_Objective:_
In the listing below, please print the line that contains "In this photograph, does" and every line that follows it, exactly.

_Scene-based reasoning records:_

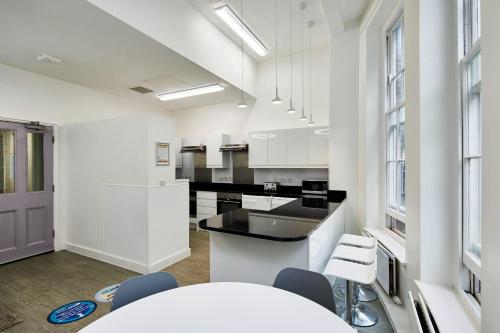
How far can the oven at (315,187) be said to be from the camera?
4.59m

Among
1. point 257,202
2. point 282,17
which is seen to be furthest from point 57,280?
point 282,17

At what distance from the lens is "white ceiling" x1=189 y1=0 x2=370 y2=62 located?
133 inches

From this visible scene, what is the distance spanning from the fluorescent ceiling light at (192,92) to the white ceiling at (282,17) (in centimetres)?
94

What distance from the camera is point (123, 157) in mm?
3576

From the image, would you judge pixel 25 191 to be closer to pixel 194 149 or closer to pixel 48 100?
pixel 48 100

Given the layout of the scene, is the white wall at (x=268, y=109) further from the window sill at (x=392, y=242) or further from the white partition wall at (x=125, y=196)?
the window sill at (x=392, y=242)

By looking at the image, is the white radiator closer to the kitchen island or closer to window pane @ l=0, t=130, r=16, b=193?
the kitchen island

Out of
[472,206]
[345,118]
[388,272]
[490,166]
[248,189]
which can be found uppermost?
[345,118]

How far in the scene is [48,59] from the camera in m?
3.37

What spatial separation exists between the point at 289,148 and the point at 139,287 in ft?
12.9

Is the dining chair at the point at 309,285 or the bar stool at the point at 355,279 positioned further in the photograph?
the bar stool at the point at 355,279

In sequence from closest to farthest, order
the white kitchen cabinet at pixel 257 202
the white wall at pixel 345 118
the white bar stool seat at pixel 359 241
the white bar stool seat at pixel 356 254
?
the white bar stool seat at pixel 356 254 → the white bar stool seat at pixel 359 241 → the white wall at pixel 345 118 → the white kitchen cabinet at pixel 257 202

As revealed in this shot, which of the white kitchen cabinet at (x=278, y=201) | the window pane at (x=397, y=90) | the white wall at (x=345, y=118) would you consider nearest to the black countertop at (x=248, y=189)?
the white kitchen cabinet at (x=278, y=201)

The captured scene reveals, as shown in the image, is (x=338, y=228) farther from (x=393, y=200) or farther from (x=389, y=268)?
(x=389, y=268)
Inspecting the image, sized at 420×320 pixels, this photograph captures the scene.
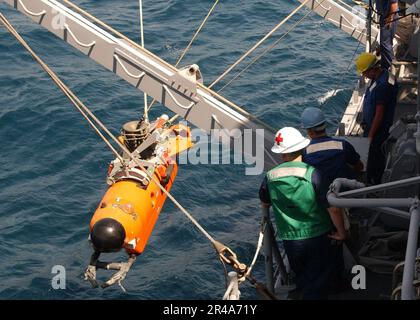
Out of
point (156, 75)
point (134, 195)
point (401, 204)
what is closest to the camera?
point (401, 204)

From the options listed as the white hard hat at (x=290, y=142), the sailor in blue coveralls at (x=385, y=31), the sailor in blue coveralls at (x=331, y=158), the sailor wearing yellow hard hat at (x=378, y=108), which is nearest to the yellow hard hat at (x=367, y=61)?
the sailor wearing yellow hard hat at (x=378, y=108)

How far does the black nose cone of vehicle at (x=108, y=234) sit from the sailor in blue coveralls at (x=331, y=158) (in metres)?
1.97

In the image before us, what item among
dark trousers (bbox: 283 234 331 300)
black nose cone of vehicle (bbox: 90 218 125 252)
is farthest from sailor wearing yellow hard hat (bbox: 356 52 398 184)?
black nose cone of vehicle (bbox: 90 218 125 252)

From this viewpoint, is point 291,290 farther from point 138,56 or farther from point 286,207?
point 138,56

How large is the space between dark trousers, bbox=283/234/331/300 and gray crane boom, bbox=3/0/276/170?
1.63 metres

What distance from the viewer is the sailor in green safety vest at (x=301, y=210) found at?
20.6ft

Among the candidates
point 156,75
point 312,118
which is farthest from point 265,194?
point 156,75

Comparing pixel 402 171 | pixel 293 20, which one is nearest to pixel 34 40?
pixel 293 20

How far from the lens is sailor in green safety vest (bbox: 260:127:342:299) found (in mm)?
6289

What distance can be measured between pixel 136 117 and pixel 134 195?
858 cm

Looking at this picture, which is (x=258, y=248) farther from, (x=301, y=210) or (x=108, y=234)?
(x=108, y=234)

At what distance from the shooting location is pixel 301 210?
252 inches

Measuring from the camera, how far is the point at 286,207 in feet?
21.1

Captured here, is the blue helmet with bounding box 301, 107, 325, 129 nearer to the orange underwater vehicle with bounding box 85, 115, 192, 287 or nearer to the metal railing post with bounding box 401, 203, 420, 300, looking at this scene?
the orange underwater vehicle with bounding box 85, 115, 192, 287
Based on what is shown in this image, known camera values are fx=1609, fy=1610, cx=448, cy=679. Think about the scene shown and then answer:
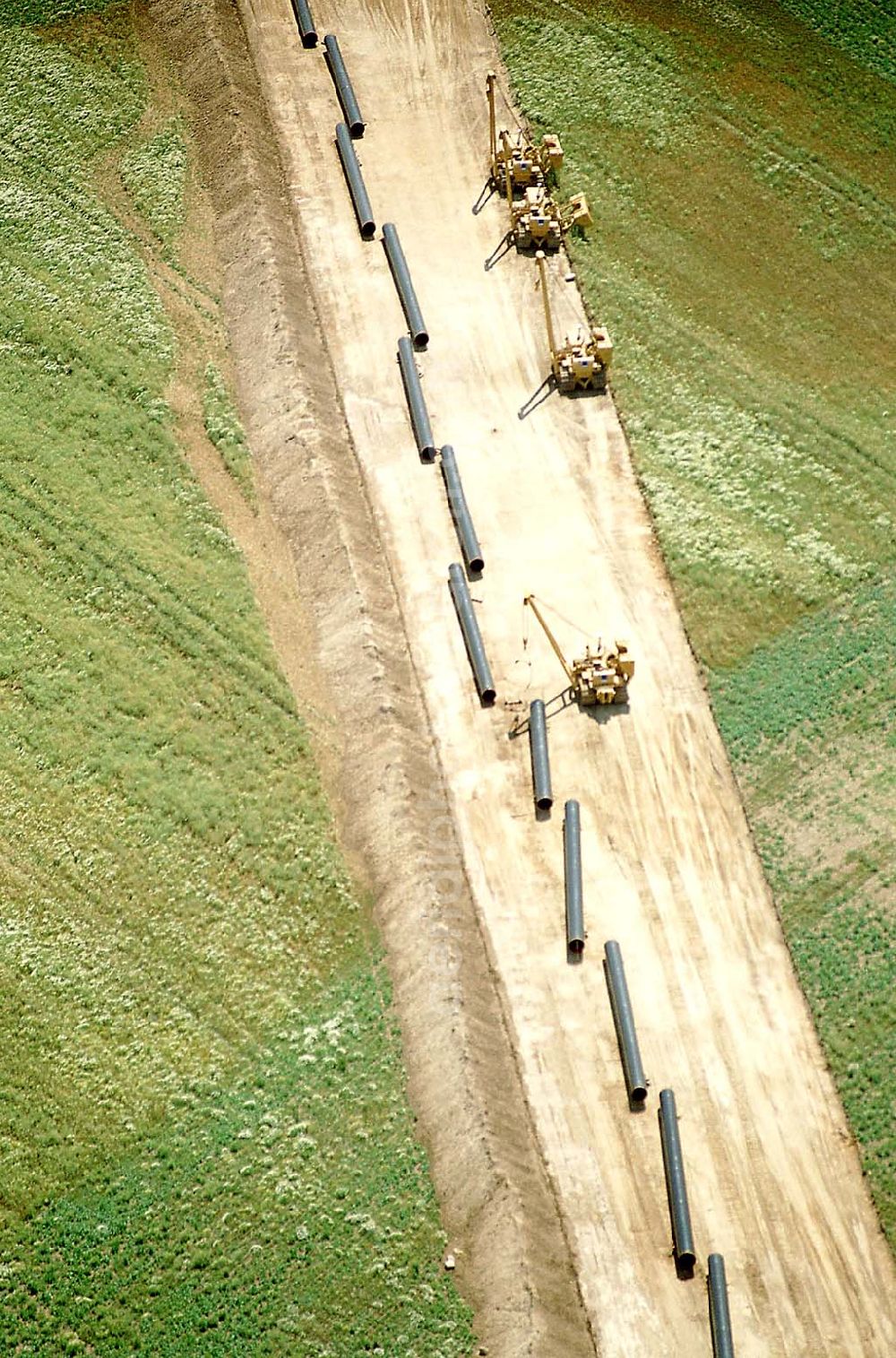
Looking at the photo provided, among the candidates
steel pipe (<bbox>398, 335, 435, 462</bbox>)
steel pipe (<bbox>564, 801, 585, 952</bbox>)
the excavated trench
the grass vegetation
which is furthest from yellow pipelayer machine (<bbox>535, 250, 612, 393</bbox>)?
steel pipe (<bbox>564, 801, 585, 952</bbox>)

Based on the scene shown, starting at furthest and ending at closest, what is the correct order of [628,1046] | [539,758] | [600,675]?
[600,675] < [539,758] < [628,1046]

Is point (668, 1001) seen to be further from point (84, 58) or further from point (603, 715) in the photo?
point (84, 58)

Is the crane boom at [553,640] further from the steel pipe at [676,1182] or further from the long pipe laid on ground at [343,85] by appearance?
the long pipe laid on ground at [343,85]

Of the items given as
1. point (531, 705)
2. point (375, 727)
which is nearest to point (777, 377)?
point (531, 705)

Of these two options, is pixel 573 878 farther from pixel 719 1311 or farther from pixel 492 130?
pixel 492 130

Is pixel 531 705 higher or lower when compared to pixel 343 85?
lower

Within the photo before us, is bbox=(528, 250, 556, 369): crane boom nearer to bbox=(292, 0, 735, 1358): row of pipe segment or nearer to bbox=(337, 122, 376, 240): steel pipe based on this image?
bbox=(292, 0, 735, 1358): row of pipe segment
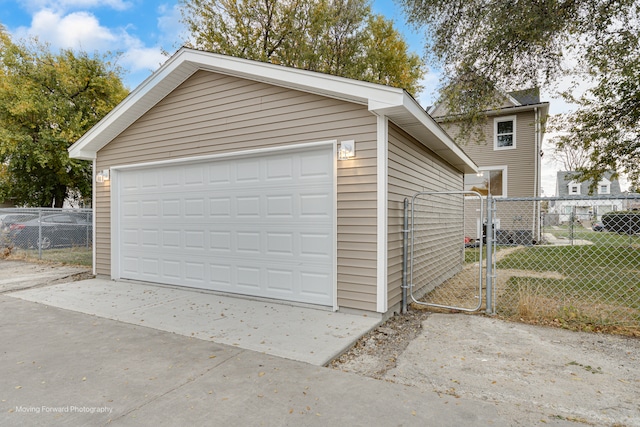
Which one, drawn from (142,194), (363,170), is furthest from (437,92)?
(142,194)

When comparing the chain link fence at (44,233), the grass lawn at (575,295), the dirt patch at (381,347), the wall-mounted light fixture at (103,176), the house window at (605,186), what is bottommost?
the dirt patch at (381,347)

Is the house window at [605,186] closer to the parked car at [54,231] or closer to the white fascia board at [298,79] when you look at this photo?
the white fascia board at [298,79]

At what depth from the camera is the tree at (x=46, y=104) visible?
11867 millimetres

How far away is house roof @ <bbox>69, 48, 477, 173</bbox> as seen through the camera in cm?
411

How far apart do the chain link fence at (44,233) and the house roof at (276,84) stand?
4.42m

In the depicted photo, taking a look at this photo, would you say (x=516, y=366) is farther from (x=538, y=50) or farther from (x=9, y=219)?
(x=9, y=219)

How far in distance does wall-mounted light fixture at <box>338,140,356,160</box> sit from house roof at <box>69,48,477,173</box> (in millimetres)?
484

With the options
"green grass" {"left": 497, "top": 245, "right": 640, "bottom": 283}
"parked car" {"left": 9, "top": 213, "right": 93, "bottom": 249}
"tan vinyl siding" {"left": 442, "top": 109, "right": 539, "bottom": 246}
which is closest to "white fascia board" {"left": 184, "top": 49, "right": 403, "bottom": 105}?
"green grass" {"left": 497, "top": 245, "right": 640, "bottom": 283}

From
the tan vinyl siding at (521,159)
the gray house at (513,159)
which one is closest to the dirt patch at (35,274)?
the gray house at (513,159)

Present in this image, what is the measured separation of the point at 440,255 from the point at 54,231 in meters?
10.7

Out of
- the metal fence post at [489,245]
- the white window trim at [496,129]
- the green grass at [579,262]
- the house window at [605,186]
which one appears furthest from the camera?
the house window at [605,186]

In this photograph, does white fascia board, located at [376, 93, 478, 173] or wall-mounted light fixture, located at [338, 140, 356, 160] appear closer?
white fascia board, located at [376, 93, 478, 173]

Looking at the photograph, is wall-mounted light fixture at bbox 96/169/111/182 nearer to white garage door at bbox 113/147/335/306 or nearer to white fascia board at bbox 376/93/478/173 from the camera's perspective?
white garage door at bbox 113/147/335/306

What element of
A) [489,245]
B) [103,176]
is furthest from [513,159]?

_Answer to the problem:_
In this photograph, does white fascia board, located at [376, 93, 478, 173] or wall-mounted light fixture, located at [338, 140, 356, 160] appear closer?
white fascia board, located at [376, 93, 478, 173]

Looking at the photograph, is wall-mounted light fixture at bbox 96/169/111/182 nearer to white garage door at bbox 113/147/335/306 or nearer to white fascia board at bbox 376/93/478/173 from the camera's perspective?
white garage door at bbox 113/147/335/306

What element of
A) [489,245]
B) [103,176]
is furthest from [513,159]?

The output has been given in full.